Before We Begin :)
Detecting sarcasm is more than just spotting ironic statements. It involves understanding tone, context, and sometimes even cultural nuances. Sarcasm can be difficult for machines to detect in social media posts, news headlines, or everyday conversations because it contradicts the literal meaning of words. Yet, modern NLP techniques can pick up on these subtleties better than ever with the right approach and data preprocessing.
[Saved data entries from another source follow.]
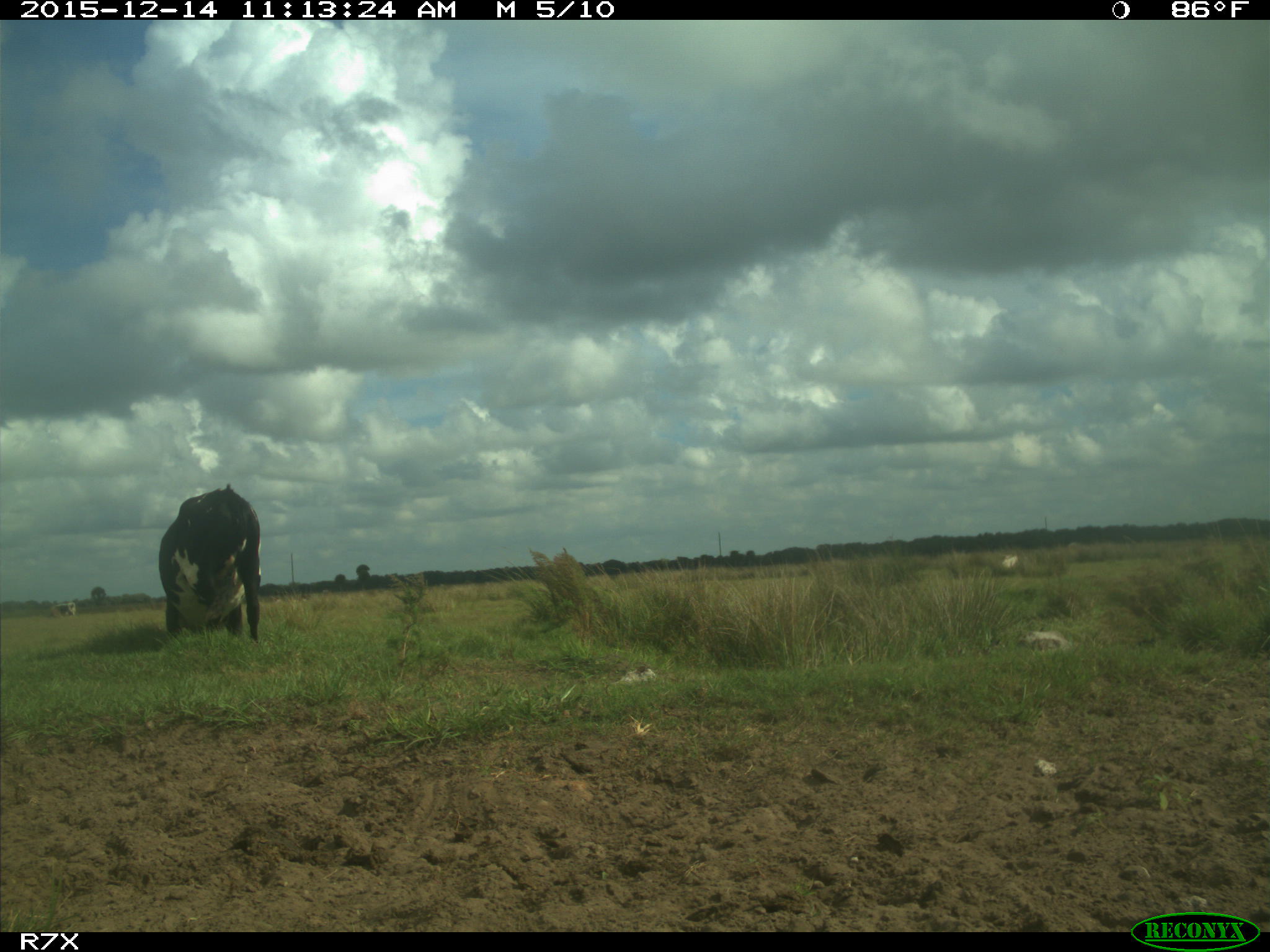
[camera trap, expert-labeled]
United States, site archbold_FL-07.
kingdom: Animalia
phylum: Chordata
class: Mammalia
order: Artiodactyla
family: Bovidae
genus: Bos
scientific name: Bos taurus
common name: domestic cow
Bos taurus (domestic cow).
Below, you’ll find a detailed, step-by-step guide on how to build your sarcasm detection model using LSTM (Long Short-Term Memory) networks and GloVe embeddings. From data cleaning and preprocessing to model deployment in a Streamlit application, this post covers every element you need to create a robust sarcasm detection system.
Table of Contents
- Introduction
- Tools and Environment Setup
- Importing Libraries
- Loading and Inspecting Data
- Data Cleaning
- Removing Special Characters
- Additional Noise Removal (URLs, HTML, Non-ASCII, Punctuation)
- Handling Slang, Acronyms, and Common Abbreviations
- Stopword Removal and Lemmatization
- Using GloVe Embeddings
- Creating the Embedding Matrix
- Creating Feature Vectors
- Building the LSTM Model
- Preparing Data for the LSTM Model
- Defining the LSTM Architecture
- Training the Model
- Saving the Model and Tokenizer
- Deployment with Streamlit
- Putting It All Together
- Conclusion
- Next Steps
1. Introduction
Sarcasm detection is a fascinating natural language processing (NLP) challenge. Sarcastic statements often convey the opposite of their literal meaning, making them tricky for machines to identify. For instance, the sentence “I love getting stuck in traffic for hours” may say you enjoy traffic, but in reality, you mean the opposite. Automated sarcasm detection requires models that can glean subtle contextual cues. In this post, we’ll train an LSTM model on a sarcasm headlines dataset and deploy it using Streamlit to create a friendly, interactive web interface.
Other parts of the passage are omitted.